DNA’s programmable nature and ability to self-assemble provides a powerful tool for the construction of complex nanostructures. The initial goal of the field was to use DNA to construct a continuous 3D DNA periodic lattice or crystal. The ultimate aim of the lattice structure would be to act as scaffold for the strategic placement of guest molecules such as macromolecules for structure determination using X-ray. Since that initial vision, the incorporation of guest molecules in DNA nanostructures has expanded to other applications such as cellular imaging, light-harvesting and drug delivery. However, there are several limitations to utilizing DNA crystals for these types of applications. They require relatively high cation concentrations to crystallize and often have low thermal stability. Additionally, crystals generally take on only one shape, or morphology, which can limit their uses in applications.

Our laboratory studies a 13-mer DNA oligonucleotide that self-assembles into crystals upon the addition of magnesium.
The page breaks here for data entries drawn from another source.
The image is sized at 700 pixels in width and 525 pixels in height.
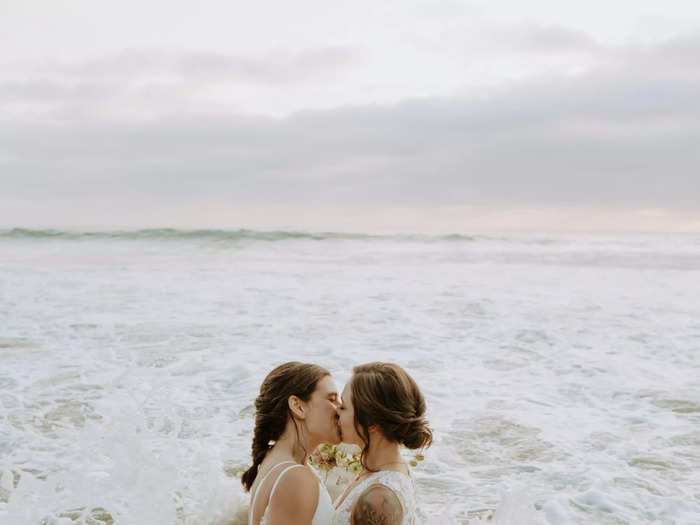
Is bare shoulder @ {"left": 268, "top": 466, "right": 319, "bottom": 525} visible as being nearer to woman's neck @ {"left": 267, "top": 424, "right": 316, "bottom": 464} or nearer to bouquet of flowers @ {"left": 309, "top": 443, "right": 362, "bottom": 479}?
woman's neck @ {"left": 267, "top": 424, "right": 316, "bottom": 464}

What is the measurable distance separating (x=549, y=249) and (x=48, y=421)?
3715 centimetres

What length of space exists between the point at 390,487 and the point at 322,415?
49 centimetres

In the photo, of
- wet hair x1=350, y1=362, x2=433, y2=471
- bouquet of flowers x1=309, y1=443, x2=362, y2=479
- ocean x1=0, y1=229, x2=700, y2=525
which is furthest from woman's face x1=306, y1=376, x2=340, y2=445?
ocean x1=0, y1=229, x2=700, y2=525

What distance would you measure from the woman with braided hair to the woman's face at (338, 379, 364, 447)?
8 cm

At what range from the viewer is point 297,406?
10.5 ft

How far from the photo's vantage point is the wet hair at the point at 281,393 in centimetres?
321

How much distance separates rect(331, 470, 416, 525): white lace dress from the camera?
2969 mm

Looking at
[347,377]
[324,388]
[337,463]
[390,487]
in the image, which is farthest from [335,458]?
[347,377]

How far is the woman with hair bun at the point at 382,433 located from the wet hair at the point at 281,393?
0.71 ft

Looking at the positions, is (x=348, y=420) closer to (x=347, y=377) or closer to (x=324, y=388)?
(x=324, y=388)

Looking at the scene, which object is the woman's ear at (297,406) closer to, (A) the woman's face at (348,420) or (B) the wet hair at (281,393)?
(B) the wet hair at (281,393)

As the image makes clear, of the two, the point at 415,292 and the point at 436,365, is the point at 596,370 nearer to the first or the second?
the point at 436,365

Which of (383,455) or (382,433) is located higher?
(382,433)

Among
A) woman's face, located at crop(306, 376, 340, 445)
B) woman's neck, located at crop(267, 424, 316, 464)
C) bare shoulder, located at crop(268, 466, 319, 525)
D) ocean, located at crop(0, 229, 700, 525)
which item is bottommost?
ocean, located at crop(0, 229, 700, 525)
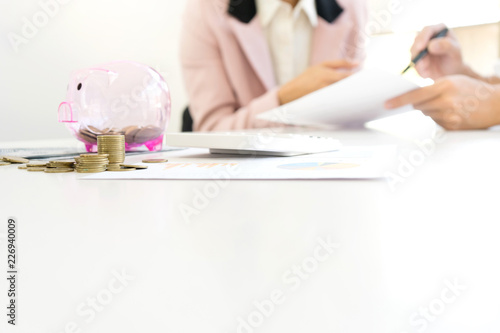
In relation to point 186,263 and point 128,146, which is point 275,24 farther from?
point 186,263

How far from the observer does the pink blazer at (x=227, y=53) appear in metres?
1.25

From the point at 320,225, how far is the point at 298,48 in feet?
4.20

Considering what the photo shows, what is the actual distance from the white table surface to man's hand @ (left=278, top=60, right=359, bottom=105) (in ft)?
2.38

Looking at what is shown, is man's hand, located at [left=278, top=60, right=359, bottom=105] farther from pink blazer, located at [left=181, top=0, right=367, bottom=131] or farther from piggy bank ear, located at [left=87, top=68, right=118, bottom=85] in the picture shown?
piggy bank ear, located at [left=87, top=68, right=118, bottom=85]

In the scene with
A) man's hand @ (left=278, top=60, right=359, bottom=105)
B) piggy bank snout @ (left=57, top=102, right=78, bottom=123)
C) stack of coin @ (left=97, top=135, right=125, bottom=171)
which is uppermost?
man's hand @ (left=278, top=60, right=359, bottom=105)

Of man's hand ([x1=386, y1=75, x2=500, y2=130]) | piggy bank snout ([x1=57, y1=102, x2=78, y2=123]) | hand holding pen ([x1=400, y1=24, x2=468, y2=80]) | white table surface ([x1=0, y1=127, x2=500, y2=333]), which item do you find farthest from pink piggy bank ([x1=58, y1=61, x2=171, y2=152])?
hand holding pen ([x1=400, y1=24, x2=468, y2=80])

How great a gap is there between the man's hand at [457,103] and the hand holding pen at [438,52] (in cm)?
19

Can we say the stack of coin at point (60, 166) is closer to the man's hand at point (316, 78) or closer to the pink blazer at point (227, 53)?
the man's hand at point (316, 78)

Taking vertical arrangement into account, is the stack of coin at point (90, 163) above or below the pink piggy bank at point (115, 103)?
below

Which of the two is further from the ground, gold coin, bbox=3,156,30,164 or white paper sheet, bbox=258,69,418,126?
white paper sheet, bbox=258,69,418,126

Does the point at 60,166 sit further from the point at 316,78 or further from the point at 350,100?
the point at 316,78

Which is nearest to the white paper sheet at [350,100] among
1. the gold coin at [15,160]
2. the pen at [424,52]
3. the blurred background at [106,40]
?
the pen at [424,52]

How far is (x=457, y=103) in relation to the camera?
713 mm

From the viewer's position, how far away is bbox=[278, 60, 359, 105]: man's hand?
933 millimetres
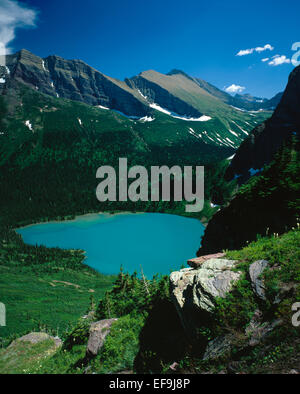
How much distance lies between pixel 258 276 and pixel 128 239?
453 ft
I demonstrated that by treating these DNA crystals with a chemical crosslinker and depositing polydopamine on the crystal surface, we increased the overall durability of the crystals. Additionally, we modulated the morphology of the crystal without changing the underlying framework by designing crystal habit modifiers based on the known crystal structure and were able to predictably control the morphology of the overall crystal. This enhanced durability has allowed us to begin testing new applications for DNA crystals. I have explored the incorporation of doxorubicin into the stabilized DNA crystals as a potential form of a new drug delivery device. Together, this work significantly advanced several key areas necessary to diversify the capability of DNA crystals for nanotechnological applications.